Dear Creators of the Unfounded,
The New Year: a turning point that welcomes the new and allows us to hand over or say farewell to the past, which is not forgotten but less gripping as we seek to progress in our journey forward.
A couple of months ago I was at a community lunch and found myself absorbed in a conversation with a theologian who also happens to be a priest. I was curious about a theological topic she obviously had spent time researching and held close to her heart; I asked if she didn’t mind telling me more about it. When her explanation drew to a close, I made the blunder of offering a contending perspective.
“That’s completely unfounded!” her resonant voice boomed before I had much of a chance to explain.
Having grown up with a professorial father who regularly made it his duty to ‘critically examine’ new ideas I was naive enough to disclose, the assertion that my claim was baseless caught me a little off-guard but did not offend me. Having lost my ‘foundation’ in the conversation with this person, my follow-up reaction was to laugh–quite heartily–and to exaggeratedly emphasize how discreditable my idea must be to the point where my interlocutor realized I risked bringing the mood of the discussion towards absurdity. It all happened in a matter of 15 seconds and somehow we all collectively (for there were bystanders too) managed to transition towards a new topic of interest. (Got to love community lunches!)
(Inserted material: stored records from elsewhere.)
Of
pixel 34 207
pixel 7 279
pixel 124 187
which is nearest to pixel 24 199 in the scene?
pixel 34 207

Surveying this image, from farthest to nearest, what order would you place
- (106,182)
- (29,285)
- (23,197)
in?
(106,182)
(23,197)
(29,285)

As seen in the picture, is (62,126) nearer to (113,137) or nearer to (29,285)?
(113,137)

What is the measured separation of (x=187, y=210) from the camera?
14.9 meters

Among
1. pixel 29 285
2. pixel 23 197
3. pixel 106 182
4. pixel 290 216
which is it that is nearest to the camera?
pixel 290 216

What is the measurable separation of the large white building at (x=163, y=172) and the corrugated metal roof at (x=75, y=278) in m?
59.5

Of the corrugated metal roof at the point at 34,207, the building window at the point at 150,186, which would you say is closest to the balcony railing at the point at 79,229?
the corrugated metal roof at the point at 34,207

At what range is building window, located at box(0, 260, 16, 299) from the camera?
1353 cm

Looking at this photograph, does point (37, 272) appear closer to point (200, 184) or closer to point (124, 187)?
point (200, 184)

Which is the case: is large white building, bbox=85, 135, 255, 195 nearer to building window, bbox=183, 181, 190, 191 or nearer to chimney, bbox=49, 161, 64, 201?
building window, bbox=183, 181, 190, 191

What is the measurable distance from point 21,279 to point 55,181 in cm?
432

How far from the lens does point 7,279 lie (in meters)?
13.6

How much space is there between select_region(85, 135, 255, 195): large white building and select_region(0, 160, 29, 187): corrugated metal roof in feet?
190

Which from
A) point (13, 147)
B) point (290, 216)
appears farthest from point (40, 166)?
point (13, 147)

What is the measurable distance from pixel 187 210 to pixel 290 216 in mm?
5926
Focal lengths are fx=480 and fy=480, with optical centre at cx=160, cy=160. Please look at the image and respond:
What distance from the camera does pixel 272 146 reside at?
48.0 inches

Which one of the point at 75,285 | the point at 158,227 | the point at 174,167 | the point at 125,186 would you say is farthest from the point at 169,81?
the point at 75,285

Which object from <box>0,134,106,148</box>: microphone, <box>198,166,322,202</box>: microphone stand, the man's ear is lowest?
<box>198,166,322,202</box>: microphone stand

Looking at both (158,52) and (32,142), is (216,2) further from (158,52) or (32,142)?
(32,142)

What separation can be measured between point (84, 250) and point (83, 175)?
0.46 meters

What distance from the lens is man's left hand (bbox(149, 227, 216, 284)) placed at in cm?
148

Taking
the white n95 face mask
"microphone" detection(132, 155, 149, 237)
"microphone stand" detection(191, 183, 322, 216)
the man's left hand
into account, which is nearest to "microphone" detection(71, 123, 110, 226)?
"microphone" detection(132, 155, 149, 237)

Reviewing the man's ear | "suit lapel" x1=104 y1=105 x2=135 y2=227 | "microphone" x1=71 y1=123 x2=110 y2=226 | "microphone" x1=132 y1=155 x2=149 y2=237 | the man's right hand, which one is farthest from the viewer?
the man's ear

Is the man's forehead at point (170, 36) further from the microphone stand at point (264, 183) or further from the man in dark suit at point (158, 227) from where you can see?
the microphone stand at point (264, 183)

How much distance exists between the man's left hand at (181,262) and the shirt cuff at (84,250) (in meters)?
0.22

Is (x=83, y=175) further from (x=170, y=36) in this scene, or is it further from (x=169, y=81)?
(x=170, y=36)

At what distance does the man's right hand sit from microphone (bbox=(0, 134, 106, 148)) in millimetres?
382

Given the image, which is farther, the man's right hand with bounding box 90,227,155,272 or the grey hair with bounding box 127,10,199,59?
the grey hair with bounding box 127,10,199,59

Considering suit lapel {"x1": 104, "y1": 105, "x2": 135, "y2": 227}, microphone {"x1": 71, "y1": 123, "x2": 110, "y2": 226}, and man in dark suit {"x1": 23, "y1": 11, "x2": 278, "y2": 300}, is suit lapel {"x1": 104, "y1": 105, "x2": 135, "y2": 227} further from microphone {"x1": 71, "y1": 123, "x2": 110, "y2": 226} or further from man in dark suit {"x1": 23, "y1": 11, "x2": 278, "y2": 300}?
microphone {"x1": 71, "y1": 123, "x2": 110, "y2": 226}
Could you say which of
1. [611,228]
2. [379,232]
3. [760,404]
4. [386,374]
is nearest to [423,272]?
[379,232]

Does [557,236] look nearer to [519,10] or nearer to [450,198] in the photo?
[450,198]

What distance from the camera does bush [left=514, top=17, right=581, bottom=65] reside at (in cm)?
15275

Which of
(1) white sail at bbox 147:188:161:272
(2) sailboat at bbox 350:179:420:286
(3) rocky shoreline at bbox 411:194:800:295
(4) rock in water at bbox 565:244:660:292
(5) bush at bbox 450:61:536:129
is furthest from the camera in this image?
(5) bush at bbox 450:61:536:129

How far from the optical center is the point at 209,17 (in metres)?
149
I hadn’t given this conversation much subsequent thought until I came across this article last night, which explains while at large we propose to admire and seek creativity but in fact and deed we simply do not. Recalling my ‘unfounded’ idea, I asked myself why did this theologian-priest prefer to discredit it immediately instead of entertaining, even for a brief moment, its potential value, maybe requesting further information, or, to be academic, a ‘defense’? Wanting to give her (and the universe at large) the benefit of the doubt, I shall fault my ownself not because I offered a contending idea to begin but rather because I took my interlocutor’s accusation of unfoundedness as a conversation stopper. What if I had instead chosen to read her exclamation as a challenge to defend or reveal myself? What if I had insisted to ‘found’ my view?
As far as I know, we’re finite beings living in a finite world, and where there’s newness, creation and creativity, there’s an associated letting go and destruction of the old and established. Scary stuff.
Yet not so scary, I remind myself, when I remember that God oversees and infuses the process; and for God all things are possible. If you think about it, there’s a lot of bleep in the world you may like to see come to its end–I shall let you fill in the personal and political blanks.
It can be a lonely world for creatives (yes, we’re all creative, but some of us carry this gift less normatively or conformatively than others). And I guess it’s supposed to be that way. The impulse to create rubs up against and contends with a void. It is motivated by a feeling that a source for something all-fulfilling exists, but not for all of us to experience fully and immediately and in the same way; so whatever we’re hearing, seeing, etc. can only be shared piece by piece as it slowly manifests, sputtering out successes and failures in turn along the way. While we hold the vision and shoulder the burden of ‘proof’, we can certainly expect to be designated ‘unfounded!’.
afra
By Dell Bornowsky January 13, 2014 - 11:42 pm
Thanks for pointing to the article “People don’t actually like creativity”. I wonder if your dialogue partner is aware of the challenge in recent years to ”foundationalism”. (www.iep.utm.edu/found-ep/). It could be argued that the notion that all ideas need to be “founded” is itself “unfounded”. On the other hand accepting (as postmodernism suggests) that all perspectives are simply perspectives, does not necessarily lead to radical relativism. Faced with both foundationalism and relativism, I find more help as a Christian apologist in “coherentism” (www.theoryofknowledge.info/epistemic-justification/coherentism/). I prefer a Christian worldview not so much because it is “founded” but because, more than any other system of ideas I have investigated, it makes more sense and harmony out of everything else; including life’s paradoxes, and in relation to your point I think confers a special significance on creativity.
By way of metaphor: structures not intended to move should have foundations. Structures intended to move (explore and discover) such as ships, airplanes and spaceships shouldn’t! Of course there is utility in both.